A comienzos de los años veinte, Lasso colaboró muy asiduamente en las revistas ultraístas, entre ellas en Grecia, que dirigía el Isaac del Vando-Villar corresponsal de Pessoa. De esos poemas podríamos decir que si el Lasso becqueriano y modernista llegó a tener bastante clara la insuficiencia de las palabras y su última aspiración al silencio, el Lasso de la «impostura» vanguardista toma conciencia de la agotada subjetividad del «yo» romántico. El Lasso que asevera que «la turbamulta romántica se lamenta de pasiones que no sintió nunca» viene a ser un nuevo personaje que se vuelve contra su propia tesitura anterior, persuadido del nietzscheanismo que se hace transparentemente en «Universos», el poema que habla de cantos «claros, ligeros y diáfanos», de pureza, de agilidad, de juventud, de que «la vida es voluntad alegre y bella». Podría haber sido, quizá, una salida para su poesía; ésa fue en un determinado momento su lectura de lo vanguardista, más allá de la propiamente decorativa; una lectura propiciada por su de siempre inclinación hacia lo no manchado de excesiva humanidad. Sin embargo, no lo fue; fue otro episodio, que no deja de arrojar luz, como siempre, sobre la novela entera de la poesía, y desde el que —leyendo «Alas» y, sobre todo, «Enigmas»— podríamos, a lo mejor, mitigar, por ejemplo, la originalidad de los poemas enumerativos de Borges, probablemente en deuda secreta con su aventura vanguardista; evocar —a la luz de ese verso: «Mientras vago mis ángeles trabajan»— la muy conocida frase de Bretón acerca del sueño laborioso de los poetas, sobre todo cuando un postrero poema de 1957, precisamente titulado «Pasos perdidos», comienza diciéndonos de «El paraguas abierto en el vestíbulo / y el par de guantes negros en la silla…»; y más acá, pero en la misma novela, podemos comprender mejor por qué Valente llamaba neodecadente a Gil de Biedma; constatar el poso de un Cernuda de modernismo inconfesado entre las advocaciones veladas de los novísimos; pensar en Baudelaire y en Aloysius Bertrand cuando volvamos a leer —a la luz de ese poema en prosa, «Fischer», de Hotel del UniversoDiana y el mar muerto, de Juan Perucho; pensar, en fin, no sin vértigo, en la sincronía de la novela sin autor ni fecha de la poesía.
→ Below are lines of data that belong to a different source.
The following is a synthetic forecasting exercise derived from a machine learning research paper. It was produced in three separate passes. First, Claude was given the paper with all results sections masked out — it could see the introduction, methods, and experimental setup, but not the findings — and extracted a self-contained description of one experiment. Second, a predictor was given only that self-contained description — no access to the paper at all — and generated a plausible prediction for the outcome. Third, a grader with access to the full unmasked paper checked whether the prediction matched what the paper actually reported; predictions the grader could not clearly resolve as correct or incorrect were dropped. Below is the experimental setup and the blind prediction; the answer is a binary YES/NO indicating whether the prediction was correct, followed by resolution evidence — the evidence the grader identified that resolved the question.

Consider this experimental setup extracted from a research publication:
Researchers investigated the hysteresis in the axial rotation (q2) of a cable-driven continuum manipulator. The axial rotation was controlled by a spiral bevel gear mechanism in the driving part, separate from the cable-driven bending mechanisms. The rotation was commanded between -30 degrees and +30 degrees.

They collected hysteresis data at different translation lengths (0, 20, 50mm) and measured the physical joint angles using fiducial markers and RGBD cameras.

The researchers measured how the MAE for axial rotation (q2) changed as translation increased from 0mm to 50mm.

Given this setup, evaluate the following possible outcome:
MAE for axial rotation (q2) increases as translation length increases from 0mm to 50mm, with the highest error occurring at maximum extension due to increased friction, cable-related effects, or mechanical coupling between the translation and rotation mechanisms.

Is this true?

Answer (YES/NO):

La salida —salida del laberinto de la ficción— no fue, sin embargo, aquella sobrehumanidad, sino, casi fuera de la novela y de la poesía, el amor. Lasso, el Marqués de Villanova, Don Diego de Noche, el Espía, sea quien fuere, se enamoró de Anna Bonetti, la hija del dueño del hotel de Florencia en el que desde 1942 se alojaba el poeta con su mujer. Y a lo mejor tenemos que pedir perdón porque no nos interese demasiado lo biográfico de Lasso, sino el itinerario de esa novela que únicamente encuentra su conclusión, digamos que su salvación, en el amor. Sólo allí —si el amor fuera un lugar— todos aquellos ecos serán voz, todos aquellos nombres serán persona, todas aquellas mentiras múltiples serán única verdad. En «Pantomime des étoiles», uno de los poemas «modernos», él mismo pronosticaba: «Y ser en lo demás / para siempre / uno mismo y distinto». Se trata desde luego de la eternidad distinta hallada ante un «tú» capaz de romper la galería de espejos de la cárcel personal. Fortuna y lástimas de amor es el desnudo, leve, verdadero diario poético que Lasso-Lasso dedicó a su amor y que por primera vez edita Bonet. Sólo allí los ecos pueden remontar al fin hacia la voz primera, antenatal —«Te conozco desde antes que nacieras»—. Sin el amor, la conciencia vuelve a ser la de un desconocido. Con él, «el mundo es mundo / el hombre es hombre», y la novela, al fin, se niega a sí misma.

Y sólo espero que todo esto no sea confundido con el elogio de un autor, sino de una edición que roza el prodigio de las mentiras verdaderas.